Critique de la politique Payot
L'utopie se meurt d'un double oubli : celui du sensible qui l'anime comme celui des corps qui la portent. D'un marxisme devenu orthodoxe aux conservateurs de tout bord, se répète la même amnésie aux dépens d'une aspiration des peuples à la liberté. Cette perte du recours au sensible dans les lectures politiques de l'utopie se traduit par des processus d'occultation et d'assignation destinés à domestiquer une pensée sauvage faite de pratiques critiques de l'écart, rétive à l'ordre établi. Cela, au mépris de topeaugraphies de l'utopie pourtant bien réelles qui forment de singuliers tissus de possibles sillonnés de désirs, traversés d'échappées - la membrane mouvante d'un monde autre ouvert à l'émancipation.
Contre cette atrophie récurrente, Florent Perrier fait, à partir de Charles Fourier et de Claude-Henri Saint-Simon, le pari de relever l'utopie de cette mutilation durable en arrimant pour elle, comme pour l'art, le désir au sein du politique. Mettant en relief la teneur première de l'avant-garde des artistes - pressentir, désirer, appeler le peuple, la révolution, la société autre -, ces esquisses sur l'art, l'utopie et le politique ne réhabilitent pas seulement mais actualisent, ne sauvent pas uniquement mais concrétisent un partage du sensible qui, d'écart en d'écart, oeuvre à la venue de l'hétérogène quand, force tangible, l'utopie se conjugue au présent du subversif.

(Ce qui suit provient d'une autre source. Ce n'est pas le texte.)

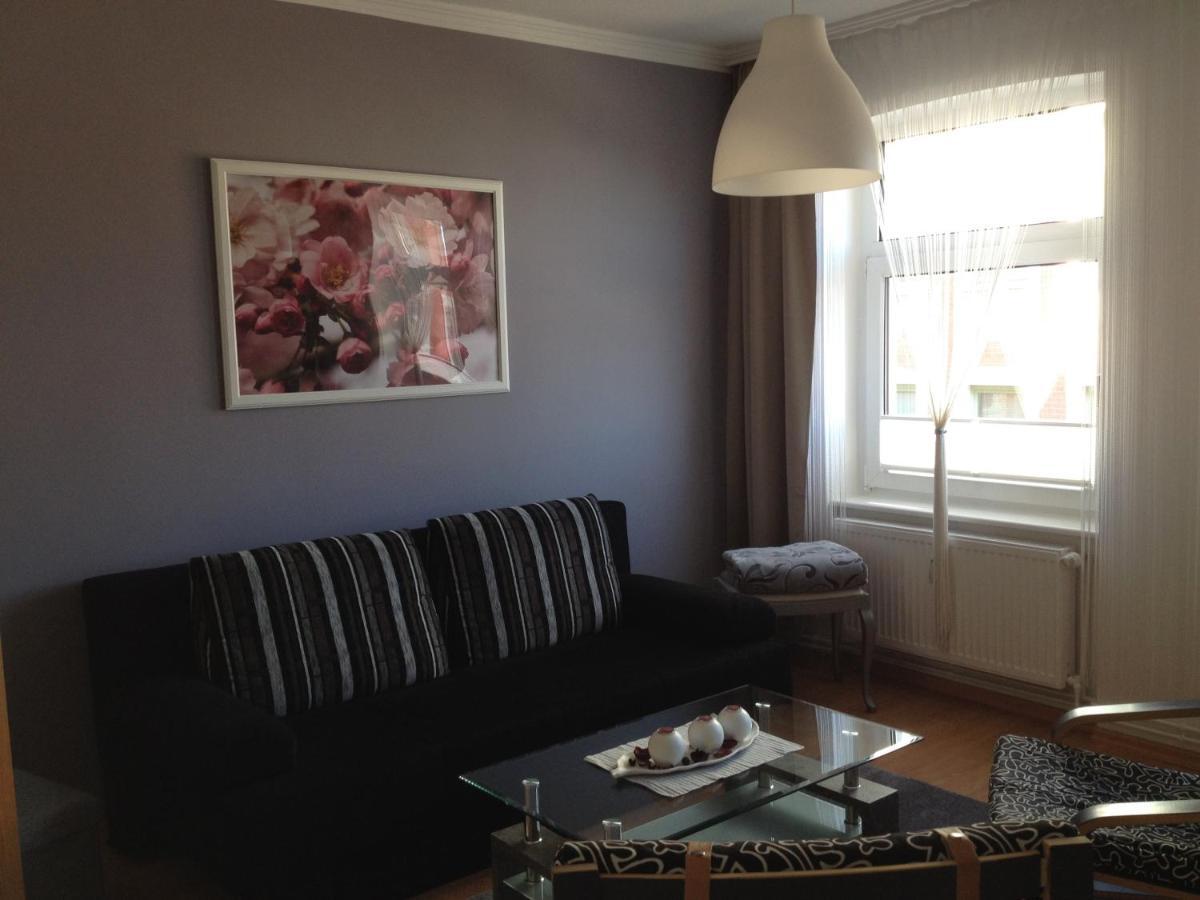Ferienwohnung Am Schlossparkcenter Шверин Экстерьер фото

Porté par une hérétique de l'utopie, cet essai maintient ouvert le présent à l'effraction du différent, du dissemblable, de l'inaccoutumé : à leur dissonance même, révélant, par l'utopie comme par l'art, l'outrepassement des limites instituées. C'est à leur revers que s'annonce alors, forte d'une insatisfaction critique, d'une intranquillité figurative permanentes, la persistance politique d'une esthétique de la résistance.